Extracted data entries
Content starts

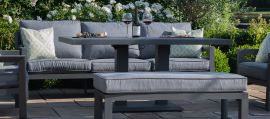 Maze - New York 3 Seat Sofa Set - With Rising Table
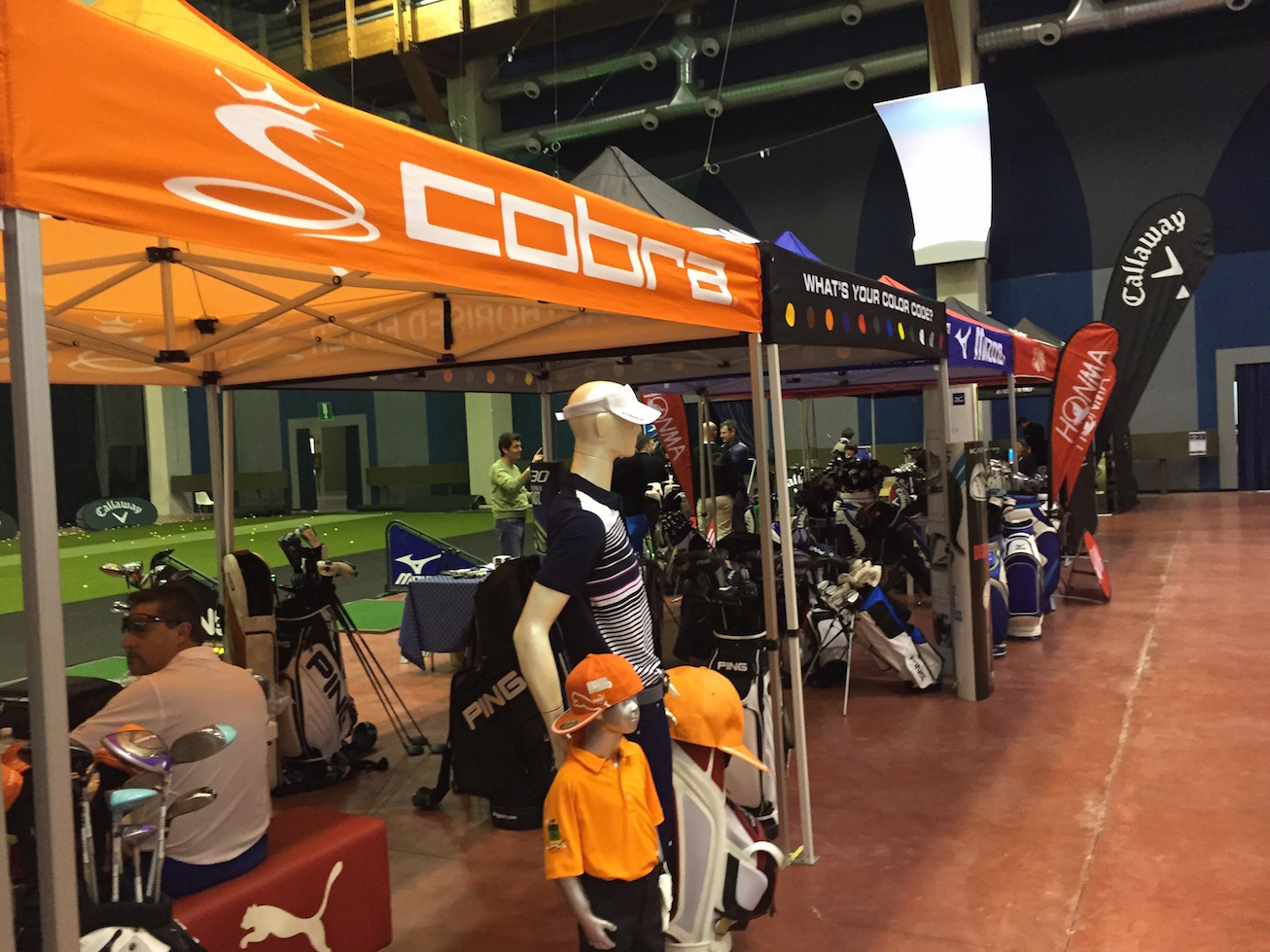 Fiera del Golf Parma 2015 le foto ed i video di Italian Golf Show e le prove dei materiali47 - Fiera del Golf Parma: le foto ed i video di Italian Golf Show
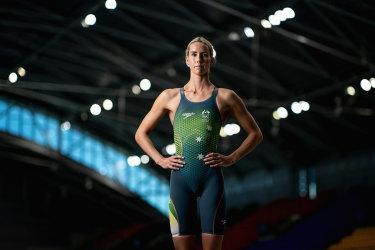 Australian swimmer Emma McKeon.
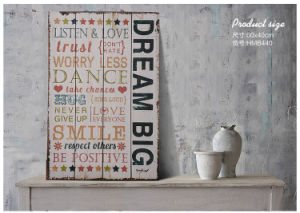 Distressed Wooden Wall Plaque with Sayings pictures & photos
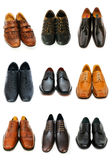 Various shoes isolated. On the white Stock Photography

Content ends

• What you should do
Excluding the pictures, output every entry above without alteration.

• Your solution
 Maze - New York 3 Seat Sofa Set - With Rising Table
 Fiera del Golf Parma 2015 le foto ed i video di Italian Golf Show e le prove dei materiali47 - Fiera del Golf Parma: le foto ed i video di Italian Golf Show
 Australian swimmer Emma McKeon.
 Distressed Wooden Wall Plaque with Sayings pictures & photos
 Various shoes isolated. On the white Stock Photography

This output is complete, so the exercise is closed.